Consignas de trabajo -
• A. Traduce al inglés esta oración del fragmento sobre los barrios obreros: «Esta es una de las consecuencias de la crisis económica generada por la pandemia».
• B. Prosigue el fragmento sobre los barrios obreros con un texto que arranque justo después de su última oración.

Fragmento propuesto -
────────────────────

Citamos
a Aluche, pero podríamos hablar de Vallecas, el Pozo, o tantos
barrios de tantas ciudades españolas, barrios de extracción
mayoritariamente obrera y trabajadora, que están de actualidad por
las colas de cientos y cientos ante la asociación de vecinos que
reparte bolsas de comida para los más necesitados. Vecinos que
esperan pacientemente horas y horas, de pie, haga frío o calor. Esta
es una de las consecuencias de la crisis económica generada por la
pandemia. Se trata de gente que tenía un trabajo y lo ha perdido, de
gente a la que la ayuda le tarda en llegar y no cuenta con recursos
suficientes para cubrir ese período entre el cobro del último
jornal y el del nuevo ingreso, si éste tarda en llegar algo más de
lo que sería deseable. Es decir, gente que vive en eso que llamamos
la precariedad, tanta veces nombrada. Gente sin trabajo y gente con
trabajo pero a la que no le alcanza para vivir. Gente que no sabe
elegir sus empleos, ya lo decía Antonio Garamendi, hay que trabajar
más y no esperar la sopa boba, que esto es repartir la miseria.

────────────────────

Material de estudio -
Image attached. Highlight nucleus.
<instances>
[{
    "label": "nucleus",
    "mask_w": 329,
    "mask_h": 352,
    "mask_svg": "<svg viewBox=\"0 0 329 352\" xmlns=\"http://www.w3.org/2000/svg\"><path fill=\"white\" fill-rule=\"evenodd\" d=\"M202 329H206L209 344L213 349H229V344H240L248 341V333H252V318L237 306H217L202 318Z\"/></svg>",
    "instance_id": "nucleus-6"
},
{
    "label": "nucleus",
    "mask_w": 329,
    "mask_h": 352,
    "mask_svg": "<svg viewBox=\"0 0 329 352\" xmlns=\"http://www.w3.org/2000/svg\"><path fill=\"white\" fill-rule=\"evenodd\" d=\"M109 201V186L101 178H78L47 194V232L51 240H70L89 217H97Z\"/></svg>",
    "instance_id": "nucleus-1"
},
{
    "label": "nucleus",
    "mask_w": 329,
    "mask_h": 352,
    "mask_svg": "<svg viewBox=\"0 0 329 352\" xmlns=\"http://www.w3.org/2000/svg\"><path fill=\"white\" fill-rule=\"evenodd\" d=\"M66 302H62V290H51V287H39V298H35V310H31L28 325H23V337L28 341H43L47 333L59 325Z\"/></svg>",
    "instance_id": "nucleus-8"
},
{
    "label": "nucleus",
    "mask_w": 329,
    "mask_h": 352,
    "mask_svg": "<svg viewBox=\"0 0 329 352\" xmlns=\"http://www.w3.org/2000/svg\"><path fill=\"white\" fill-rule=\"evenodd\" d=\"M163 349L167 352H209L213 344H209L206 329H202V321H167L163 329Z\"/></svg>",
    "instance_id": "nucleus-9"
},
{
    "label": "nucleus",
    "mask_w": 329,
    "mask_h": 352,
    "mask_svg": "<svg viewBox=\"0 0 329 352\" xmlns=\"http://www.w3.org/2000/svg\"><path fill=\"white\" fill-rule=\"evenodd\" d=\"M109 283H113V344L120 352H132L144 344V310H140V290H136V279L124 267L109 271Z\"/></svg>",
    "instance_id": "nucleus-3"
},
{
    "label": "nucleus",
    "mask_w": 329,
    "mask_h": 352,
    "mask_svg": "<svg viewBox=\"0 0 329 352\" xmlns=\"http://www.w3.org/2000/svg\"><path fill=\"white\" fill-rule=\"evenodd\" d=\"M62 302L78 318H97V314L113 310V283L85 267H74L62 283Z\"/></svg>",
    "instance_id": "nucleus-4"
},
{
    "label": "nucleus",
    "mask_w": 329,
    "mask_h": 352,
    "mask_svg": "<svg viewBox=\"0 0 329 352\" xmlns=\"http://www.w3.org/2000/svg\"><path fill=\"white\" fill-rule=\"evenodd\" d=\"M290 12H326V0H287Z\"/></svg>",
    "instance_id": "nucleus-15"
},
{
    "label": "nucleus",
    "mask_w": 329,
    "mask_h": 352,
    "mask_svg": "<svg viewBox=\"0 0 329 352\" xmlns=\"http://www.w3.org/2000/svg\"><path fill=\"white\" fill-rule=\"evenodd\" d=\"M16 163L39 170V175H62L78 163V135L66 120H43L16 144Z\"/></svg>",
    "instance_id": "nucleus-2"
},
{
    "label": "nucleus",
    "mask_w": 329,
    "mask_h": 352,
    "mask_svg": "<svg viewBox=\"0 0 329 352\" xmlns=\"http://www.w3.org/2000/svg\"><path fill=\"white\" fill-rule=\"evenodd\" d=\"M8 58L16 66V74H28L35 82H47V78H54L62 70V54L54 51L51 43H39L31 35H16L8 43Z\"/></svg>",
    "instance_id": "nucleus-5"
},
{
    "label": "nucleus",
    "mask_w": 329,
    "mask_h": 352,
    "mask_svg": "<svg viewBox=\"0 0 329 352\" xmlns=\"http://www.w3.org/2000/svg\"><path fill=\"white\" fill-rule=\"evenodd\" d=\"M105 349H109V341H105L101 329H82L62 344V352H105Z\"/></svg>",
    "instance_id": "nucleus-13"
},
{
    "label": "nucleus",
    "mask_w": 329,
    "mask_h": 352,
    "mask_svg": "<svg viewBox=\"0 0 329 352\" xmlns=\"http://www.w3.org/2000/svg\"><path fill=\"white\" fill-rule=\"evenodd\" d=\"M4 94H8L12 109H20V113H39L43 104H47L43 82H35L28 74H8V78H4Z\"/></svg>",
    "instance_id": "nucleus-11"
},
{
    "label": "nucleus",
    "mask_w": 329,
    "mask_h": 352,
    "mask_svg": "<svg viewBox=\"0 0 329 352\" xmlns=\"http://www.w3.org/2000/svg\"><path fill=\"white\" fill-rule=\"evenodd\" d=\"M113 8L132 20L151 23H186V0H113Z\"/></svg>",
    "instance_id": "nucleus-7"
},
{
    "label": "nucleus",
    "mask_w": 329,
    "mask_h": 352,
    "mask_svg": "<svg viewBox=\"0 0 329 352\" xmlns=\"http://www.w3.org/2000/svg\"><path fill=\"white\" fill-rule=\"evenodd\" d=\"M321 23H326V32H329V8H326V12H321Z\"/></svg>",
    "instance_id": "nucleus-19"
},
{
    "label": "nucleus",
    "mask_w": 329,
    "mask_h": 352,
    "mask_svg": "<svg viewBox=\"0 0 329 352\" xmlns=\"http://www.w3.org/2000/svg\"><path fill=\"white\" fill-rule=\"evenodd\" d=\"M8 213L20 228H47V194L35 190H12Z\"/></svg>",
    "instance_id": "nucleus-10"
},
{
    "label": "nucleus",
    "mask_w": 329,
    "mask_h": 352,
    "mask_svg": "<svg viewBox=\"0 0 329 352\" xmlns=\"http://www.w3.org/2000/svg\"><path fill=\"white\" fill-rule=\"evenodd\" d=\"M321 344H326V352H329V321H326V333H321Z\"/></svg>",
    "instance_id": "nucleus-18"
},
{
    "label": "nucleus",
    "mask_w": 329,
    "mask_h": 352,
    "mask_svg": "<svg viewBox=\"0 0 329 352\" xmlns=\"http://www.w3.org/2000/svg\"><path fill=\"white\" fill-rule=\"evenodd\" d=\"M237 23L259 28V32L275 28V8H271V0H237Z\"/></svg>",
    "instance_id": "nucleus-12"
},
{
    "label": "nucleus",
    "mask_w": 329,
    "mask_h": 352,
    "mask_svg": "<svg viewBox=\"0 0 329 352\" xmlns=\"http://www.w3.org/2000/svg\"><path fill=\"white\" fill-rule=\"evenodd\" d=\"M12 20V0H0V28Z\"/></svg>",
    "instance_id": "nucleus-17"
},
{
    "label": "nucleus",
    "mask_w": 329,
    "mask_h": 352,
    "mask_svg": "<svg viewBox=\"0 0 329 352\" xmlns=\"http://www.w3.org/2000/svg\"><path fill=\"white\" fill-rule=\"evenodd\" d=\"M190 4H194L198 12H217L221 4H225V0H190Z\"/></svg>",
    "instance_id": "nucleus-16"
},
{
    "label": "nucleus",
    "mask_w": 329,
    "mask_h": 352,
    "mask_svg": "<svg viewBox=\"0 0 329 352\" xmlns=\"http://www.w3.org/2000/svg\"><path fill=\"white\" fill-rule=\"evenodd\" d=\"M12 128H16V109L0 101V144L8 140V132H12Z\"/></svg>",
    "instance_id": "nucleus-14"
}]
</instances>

────────────────────

Soluciones -
• A. This is one of the consequences of the economic crisis brought about by the pandemic.

• B.
Es
gente que tiene las cacerolas justas para hacerse sus cocidos, y ni
se le ocurre ir al chino y comprarse una bandera española; no
tendría ninguna utilidad, no es gente de banderas, es gente de
necesidades sin cubrir, por eso tampoco van a salir a la calle con un
cazo y un puchero para que se les vaya el esmalte y se encuentren con
otra necesidad más. Prefieren hacer esas colas, a veces por varias
horas, para volver a su pisito y aliviar el gusanillo que sienten,
ellos y los suyos, a las mismas horas que la gente normal.
Porque
en el barrio hay gente que puede más, y es solidaria con la suerte
de sus convecinos; en las comercios de alimentación se recogen esas
ayudas, aumentadas – también hay que decirlo- por el propietario,
ayudas que se van almacenando en los locales de la propia asociación,
hasta el punto de que sus responsables han solicitado al Ayuntamiento
que habilite transitoriamente algún local a tales efectos, sin
obtener la respuesta esperable; el consistorio ha de tener tareas más
perentorias, es comprensible.
En
cambio, hay otras personas – estos ya no son gente, son personas, y
algunos, personalidades-, que viven en otros barrios, esos barrios
que se llaman “de bien”, de bien de toda la vida, para
entendernos. Estas personas, tienen sus necesidades cubiertas porque
para eso tienen buenos trabajos, y heredan sin pagar impuestos.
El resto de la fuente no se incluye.